Finding and accessing data

There is a lot of GBIF-mediated data available. More than 1.3 B occurrence records covering hundreds of thousands of species in all part of the worlds. All free, open and available at the touch of a button. Users can download data through the portal, via the GBIF API, or one of the third-party tools available for programmatic access, e.g. rgbif.

If there is one area in which GBIF has been immensely successful, it’s making the data available to users.

Using data

Data is used a lot, too. One of my responsibilities is to track uses of GBIF-mediated data, especially in scientific literature. This is a somewhat complicated business, explained elsewhere, but as of today (4 October 2019) we’ve logged 3941 peer-reviewed journal articles that to some extent rely of GBIF-mediated data to reach their conclusions.

In other words, people are definitely getting the data AND using it in their research.

Citing data

As is good scientific practice, authors include bibliographic references to other people’s work when citing them in a paper. When you use other people’s data—for instance, obtained through GBIF—the same principle applies. In fact, the Data user agreement that governs use of data from GBIF specifically requires all users to

publicly acknowledge, following the scientific convention of citing sources in conjunction with the use of the data, the Data Publishers whose biodiversity data they have used

and also

comply with the terms and conditions included in the licence selected by each Data Publisher, and the licensing information included with each data download

GBIF provides ready-to-use citations including DOIs for individual datasets (example) and for downloads of records from one or more datasets (example). In the latter example, an author is able to cite the data in a single reference (i.e. (03 October 2019) GBIF Occurrence Download even though this download includes data from 22 different datasets/publishers.

However, getting authors and journal editors to comply with this has not been quite as successful. Of said 3941 papers, less than 10 per cent included a DOI in their citation of GBIF-mediated data. What did the rest do? Cue word cloud:

word cloud

Countless variations of a reference to GBIF—often the GBIF portal—with one single thing in common: Not one of them acknowledges the data publishers whose work their papers rely on.

The problem

So why are so many authors and/or journal editors getting this wrong? I’ve been reaching out to quite a few of these and these are some of the responses I get:

“we forgot to include the DOI…”

“simply a mistake that was not caught in the proofreading stage…”

“very difficult … putting them all in the references of one paper with limited length would also be impossible”

“I don’t remember seeing the information about specific DOI when downloading”


So there’s a definitely a human problem here. But to some extent also a technical one that hasn’t really been sufficiently addressed.

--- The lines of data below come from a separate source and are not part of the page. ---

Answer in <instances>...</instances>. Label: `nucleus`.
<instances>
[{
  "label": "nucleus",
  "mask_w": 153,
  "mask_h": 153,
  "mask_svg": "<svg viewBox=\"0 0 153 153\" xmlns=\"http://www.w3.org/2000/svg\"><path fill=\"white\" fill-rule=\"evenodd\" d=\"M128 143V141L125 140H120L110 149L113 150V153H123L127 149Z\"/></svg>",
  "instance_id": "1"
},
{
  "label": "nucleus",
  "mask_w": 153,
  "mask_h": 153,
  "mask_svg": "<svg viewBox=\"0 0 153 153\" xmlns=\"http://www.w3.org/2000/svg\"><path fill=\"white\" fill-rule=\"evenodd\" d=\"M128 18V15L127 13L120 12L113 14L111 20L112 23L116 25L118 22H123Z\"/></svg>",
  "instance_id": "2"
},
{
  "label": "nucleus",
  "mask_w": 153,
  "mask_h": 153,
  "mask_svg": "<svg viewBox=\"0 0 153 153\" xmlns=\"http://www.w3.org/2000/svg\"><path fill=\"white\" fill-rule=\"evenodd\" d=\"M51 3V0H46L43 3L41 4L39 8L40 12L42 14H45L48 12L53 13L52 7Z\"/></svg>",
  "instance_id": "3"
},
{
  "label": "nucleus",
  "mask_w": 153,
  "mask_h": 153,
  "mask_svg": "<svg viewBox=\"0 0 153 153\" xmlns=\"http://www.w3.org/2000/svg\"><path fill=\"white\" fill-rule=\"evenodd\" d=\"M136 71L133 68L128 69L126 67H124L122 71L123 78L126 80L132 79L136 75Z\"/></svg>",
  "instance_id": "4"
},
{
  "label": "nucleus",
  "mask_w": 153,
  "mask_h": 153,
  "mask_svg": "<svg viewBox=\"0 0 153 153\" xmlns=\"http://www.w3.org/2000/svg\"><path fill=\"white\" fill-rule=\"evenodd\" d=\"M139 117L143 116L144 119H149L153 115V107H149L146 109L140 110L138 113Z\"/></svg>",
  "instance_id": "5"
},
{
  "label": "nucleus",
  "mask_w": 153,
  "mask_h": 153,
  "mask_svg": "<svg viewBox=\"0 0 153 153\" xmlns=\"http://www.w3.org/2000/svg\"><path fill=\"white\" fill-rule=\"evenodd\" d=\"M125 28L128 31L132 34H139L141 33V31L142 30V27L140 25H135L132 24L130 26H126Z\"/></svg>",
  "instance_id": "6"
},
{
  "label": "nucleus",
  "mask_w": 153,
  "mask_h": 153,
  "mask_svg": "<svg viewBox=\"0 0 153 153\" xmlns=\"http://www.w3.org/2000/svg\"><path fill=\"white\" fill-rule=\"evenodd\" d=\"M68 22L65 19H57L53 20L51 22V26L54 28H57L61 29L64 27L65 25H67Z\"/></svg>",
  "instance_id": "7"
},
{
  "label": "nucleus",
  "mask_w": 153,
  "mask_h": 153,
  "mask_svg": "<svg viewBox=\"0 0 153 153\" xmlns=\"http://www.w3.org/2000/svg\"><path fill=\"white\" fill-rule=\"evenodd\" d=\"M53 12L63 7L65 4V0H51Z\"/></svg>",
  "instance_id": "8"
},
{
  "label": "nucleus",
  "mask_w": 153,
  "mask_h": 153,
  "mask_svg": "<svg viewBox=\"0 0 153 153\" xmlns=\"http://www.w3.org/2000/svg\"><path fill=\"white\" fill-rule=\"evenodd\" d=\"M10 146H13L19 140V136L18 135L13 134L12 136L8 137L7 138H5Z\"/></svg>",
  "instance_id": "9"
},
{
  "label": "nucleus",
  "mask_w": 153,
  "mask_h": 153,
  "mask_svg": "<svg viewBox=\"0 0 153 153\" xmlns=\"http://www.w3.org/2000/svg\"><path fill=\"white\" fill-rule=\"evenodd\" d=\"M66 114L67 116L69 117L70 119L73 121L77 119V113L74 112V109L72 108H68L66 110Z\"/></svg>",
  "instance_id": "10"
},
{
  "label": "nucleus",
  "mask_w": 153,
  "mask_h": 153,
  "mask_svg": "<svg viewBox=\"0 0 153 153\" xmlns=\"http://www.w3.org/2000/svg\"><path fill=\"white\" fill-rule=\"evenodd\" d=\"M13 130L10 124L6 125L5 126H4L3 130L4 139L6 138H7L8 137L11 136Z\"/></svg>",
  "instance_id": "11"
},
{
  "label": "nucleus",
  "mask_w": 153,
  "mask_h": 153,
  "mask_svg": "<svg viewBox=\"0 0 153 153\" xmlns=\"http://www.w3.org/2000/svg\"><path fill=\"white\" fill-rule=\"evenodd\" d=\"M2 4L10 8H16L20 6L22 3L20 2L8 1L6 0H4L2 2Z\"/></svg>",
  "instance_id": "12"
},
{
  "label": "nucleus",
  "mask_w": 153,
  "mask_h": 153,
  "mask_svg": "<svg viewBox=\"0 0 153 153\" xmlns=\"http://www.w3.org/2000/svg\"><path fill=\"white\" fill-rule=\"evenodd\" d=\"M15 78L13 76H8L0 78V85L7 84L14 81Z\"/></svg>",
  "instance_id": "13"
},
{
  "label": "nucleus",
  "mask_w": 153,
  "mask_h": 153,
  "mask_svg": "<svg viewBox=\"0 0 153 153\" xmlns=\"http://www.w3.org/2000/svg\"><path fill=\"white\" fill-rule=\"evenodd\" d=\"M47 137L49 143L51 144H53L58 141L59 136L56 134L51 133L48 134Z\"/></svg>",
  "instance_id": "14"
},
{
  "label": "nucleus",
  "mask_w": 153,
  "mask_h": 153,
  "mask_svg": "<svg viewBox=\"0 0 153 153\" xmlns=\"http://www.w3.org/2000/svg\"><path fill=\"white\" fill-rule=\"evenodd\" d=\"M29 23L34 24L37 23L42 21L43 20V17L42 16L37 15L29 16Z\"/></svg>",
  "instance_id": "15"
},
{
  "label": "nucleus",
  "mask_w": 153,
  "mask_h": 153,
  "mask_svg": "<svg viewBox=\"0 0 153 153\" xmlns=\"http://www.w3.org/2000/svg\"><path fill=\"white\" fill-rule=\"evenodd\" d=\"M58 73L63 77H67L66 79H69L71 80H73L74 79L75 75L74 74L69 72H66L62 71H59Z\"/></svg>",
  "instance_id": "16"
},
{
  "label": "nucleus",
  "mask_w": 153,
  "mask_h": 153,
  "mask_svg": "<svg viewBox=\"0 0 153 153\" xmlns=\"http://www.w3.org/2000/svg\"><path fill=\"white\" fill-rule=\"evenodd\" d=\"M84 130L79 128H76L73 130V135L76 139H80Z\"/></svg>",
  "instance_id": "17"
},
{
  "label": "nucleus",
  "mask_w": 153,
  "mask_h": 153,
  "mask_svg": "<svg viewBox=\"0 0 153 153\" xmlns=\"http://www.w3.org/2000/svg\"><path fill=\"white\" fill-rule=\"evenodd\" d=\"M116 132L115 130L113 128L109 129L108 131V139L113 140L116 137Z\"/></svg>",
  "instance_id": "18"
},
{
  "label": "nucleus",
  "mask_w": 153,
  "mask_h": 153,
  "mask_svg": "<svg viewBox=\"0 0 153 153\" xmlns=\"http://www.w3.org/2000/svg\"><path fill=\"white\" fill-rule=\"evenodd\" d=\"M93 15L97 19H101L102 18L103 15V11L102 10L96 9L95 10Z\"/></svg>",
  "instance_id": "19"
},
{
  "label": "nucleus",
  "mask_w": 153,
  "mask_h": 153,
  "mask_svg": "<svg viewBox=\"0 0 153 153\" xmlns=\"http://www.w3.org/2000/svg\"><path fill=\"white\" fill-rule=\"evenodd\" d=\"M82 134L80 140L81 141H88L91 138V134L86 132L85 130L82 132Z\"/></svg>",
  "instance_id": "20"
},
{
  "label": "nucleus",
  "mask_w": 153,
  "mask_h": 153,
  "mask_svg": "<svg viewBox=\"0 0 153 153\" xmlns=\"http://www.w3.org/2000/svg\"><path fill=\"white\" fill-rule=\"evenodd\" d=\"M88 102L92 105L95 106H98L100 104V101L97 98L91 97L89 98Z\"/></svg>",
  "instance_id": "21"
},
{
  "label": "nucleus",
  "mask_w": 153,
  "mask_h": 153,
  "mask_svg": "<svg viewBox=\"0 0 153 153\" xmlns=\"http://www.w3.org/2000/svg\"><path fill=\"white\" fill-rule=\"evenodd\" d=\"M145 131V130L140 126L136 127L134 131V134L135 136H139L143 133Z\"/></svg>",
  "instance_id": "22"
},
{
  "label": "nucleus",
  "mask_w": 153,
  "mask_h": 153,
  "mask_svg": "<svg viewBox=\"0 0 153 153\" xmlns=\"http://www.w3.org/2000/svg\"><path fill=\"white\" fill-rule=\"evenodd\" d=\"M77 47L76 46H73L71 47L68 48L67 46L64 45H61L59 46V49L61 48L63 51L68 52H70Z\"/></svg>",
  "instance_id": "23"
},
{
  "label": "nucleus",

Searching for data vs. downloading data

When you go to to get data, the search interface that allows you to select and filter data by taxa, time, geography, etc. is powered by the GBIF search API. This is of course invisible to users of the portal. They will simply do their search and refine filters until they have the data they want—and then download it—ready to use and cite.

A lot of users, however, access data using the search API—either directly or through a third-party tool, like rgbif or pygbif. Because the search API is fast and able to provide most users with all that they need, most simply retrieve that data directly without going through the download step. This means they won’t have a DOI to cite and there’s no persistent record of the data downloaded.

This is a problem because 1) the majority of these API users do not acknowledge the data publishers at all, and 2) their research is often ends up being unreproducible. While the latter is a problem for science, the former is a violation of the GBIF user agreement.

The solution?

For users getting data through we need to be better at emphasizing the importance of citing using DOIs. We will continue to work with authors and journal editors to improve this.

For API users—with the exception of a very narrow set of use cases— I believe everyone should be able to incorporate a “download” step in their data processing. I’m not advocating against using the API at all, but merely arguing that it makes sense to use the search API for preliminary searches and filter refinement—and then using the download API for finally obtaining the actually data to be analyzed. Or if it’s easier to use the data straight from the search API, just do a download with identical filters, log the DOI, and you’re set. You don’t even have to wait for the download to finish!

In practice, this is already very easy to do in e.g. rgbif, as two routes are offered for obtaining occurrence data: occ_search and occ_download. Other tools, however, do not provide this feature, so users need to take extra, sometimes complicated steps to comply with the user agreement. For instance, dismo doesn’t not provide any way of triggering a download and/or citing data.

Bottomline: If an API user is unable or unwilling to go through these steps required to acknowledge data publishers, they should not be using the API for getting data. We need to ensure that our guidelines reflect this and that third-party tools highlight that users are responsible for providing due credit to data publishers.